Joe Denly has become the latest member of the England squad to call for better batting pitches in the County Championship.
Denly, the Kent batsman, was one of the few England players to emerge with any credit after a poor display in the second innings of the first Test in Mount Maunganui. After making 74 in the first innings – his fourth half-century in six Test innings – he fought hard for three-and-a-half hours in the second before he was defeated by one that reared and took his glove.
But, having reflected on his first year as a Test batsman and compared it to his long career in the first-class game – 16 years and counting – he has come to the same conclusion reached by Jos Buttler earlier in the week: if England are to compete in overseas Tests, they will have to play domestic cricket that closer replicates the conditions seen in those Tests.
“Having played quite a lot of first-class cricket, certainly the last few years it has been very tough as a top-order batter,” Denly said. “Going back to when I first started my career, the benchmark for runs in a season would be 1,200-plus. Some players were scoring 1,500 or 1,600.
“You don’t see that any more. I think 1,000 runs is a pretty good season. That’s the kind of standard that batters across the country are setting themselves.
“That, I think, is down to the pitches we play on. It’s hard work, very rarely do you come across flat surfaces where you can almost book yourself in for 100, 200 runs. You work hard for every single run. Hopefully, we can start produce batter-friendly wickets. A bit in it for both bowler and batter.”
While it has to be pointed out that the county schedule has been cut in recent times – each county plays 14 rather than 16 Championship matches a season – few would deny that Denly has a point. The combination of the Dukes ball, which tends to seam and swing for longer than other brands, and surfaces providing seam bowlers assistance has created an entertaining County Championship but also one that offers little comparison to conditions found in Mount Maunganui in recent days.

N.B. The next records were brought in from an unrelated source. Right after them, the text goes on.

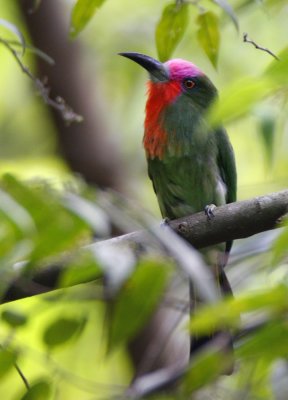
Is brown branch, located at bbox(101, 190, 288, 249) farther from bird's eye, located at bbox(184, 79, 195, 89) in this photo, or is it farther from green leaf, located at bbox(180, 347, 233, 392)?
bird's eye, located at bbox(184, 79, 195, 89)

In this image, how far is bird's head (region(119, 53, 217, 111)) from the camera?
3145 millimetres

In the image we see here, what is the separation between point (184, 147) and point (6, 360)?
166 centimetres

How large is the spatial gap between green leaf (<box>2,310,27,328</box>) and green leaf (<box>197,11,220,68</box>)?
0.74 m

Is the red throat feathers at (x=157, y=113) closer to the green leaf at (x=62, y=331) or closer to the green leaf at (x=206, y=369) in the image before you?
the green leaf at (x=62, y=331)

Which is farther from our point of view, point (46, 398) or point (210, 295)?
point (46, 398)

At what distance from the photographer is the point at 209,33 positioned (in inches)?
76.2

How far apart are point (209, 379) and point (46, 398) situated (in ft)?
1.05

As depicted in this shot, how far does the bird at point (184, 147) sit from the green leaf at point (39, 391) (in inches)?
59.1

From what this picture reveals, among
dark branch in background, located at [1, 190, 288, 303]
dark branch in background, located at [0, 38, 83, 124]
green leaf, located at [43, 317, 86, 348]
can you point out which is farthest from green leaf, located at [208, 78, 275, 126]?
dark branch in background, located at [0, 38, 83, 124]

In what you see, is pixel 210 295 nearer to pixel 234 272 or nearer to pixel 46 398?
pixel 46 398

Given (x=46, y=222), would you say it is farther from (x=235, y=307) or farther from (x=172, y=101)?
(x=172, y=101)

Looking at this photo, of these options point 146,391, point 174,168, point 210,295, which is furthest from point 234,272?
point 210,295

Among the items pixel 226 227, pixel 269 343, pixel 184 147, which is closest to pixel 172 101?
pixel 184 147

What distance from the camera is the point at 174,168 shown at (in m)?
3.04
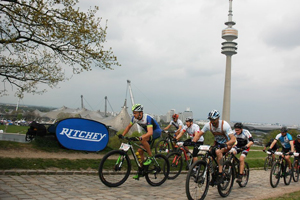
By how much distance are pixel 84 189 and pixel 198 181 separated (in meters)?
2.88

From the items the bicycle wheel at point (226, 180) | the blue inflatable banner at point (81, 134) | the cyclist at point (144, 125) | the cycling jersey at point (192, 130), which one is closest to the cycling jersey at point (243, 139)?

And with England’s bowlers lacking experience in bowling in such conditions and their batsmen lacking experience in batting in them, England slipped to their fourth innings defeat in 14 away Tests under Joe Root’s leadership. Only one man in Division One of the Championship – Dom Sibley – made 1,000 runs in the 2019 season.
“Making big scores becomes a habit,” Denly continued. “It’s all very well saying we need to go on and get these big scores [for England]. But if it is not something you’re used to doing [with your county], then it’s not quite as easy as that. Hopefully, we can help these young batters by producing some better wickets for them to go on and get those big scores.”
Although many will agree with Denly, improving county surfaces will not be easy. With limited-overs cricket occupying a window in the prime weeks of summer, the Championship programme has, in recent years, been pushed ever more towards early and late season when groundsmen have little chance of preparing flat batting tracks. Equally, groundstaff are hampered by the amount of tracks they are required to prepare, regulations removing the use of the heavy roller and pressure from coaches who demand result wickets. In the longer term, there is talk of playing the Championship at the same time as The Hundred, which might allow for better surfaces, albeit away from Test grounds, which will be required for The Hundred, and without many of the country’s best players.
Meanwhile, Denly confirmed that he was fit – and keen – to bowl in the first Test. Although he suffered an ankle injury that kept him out of the T20I series, he had recovered in time to play a full part in the first Test. He has taken 66 first-class wickets with his part-time leg-spin.
“I might have to reiterate to Rooty that I am able to bowl,” he said. “I would have liked to have a bowl in this game. He did tell me to warm up just before Mitchell Santner got out. And then he got out so I didn’t get that chance. I will be able to bowl in Hamilton.”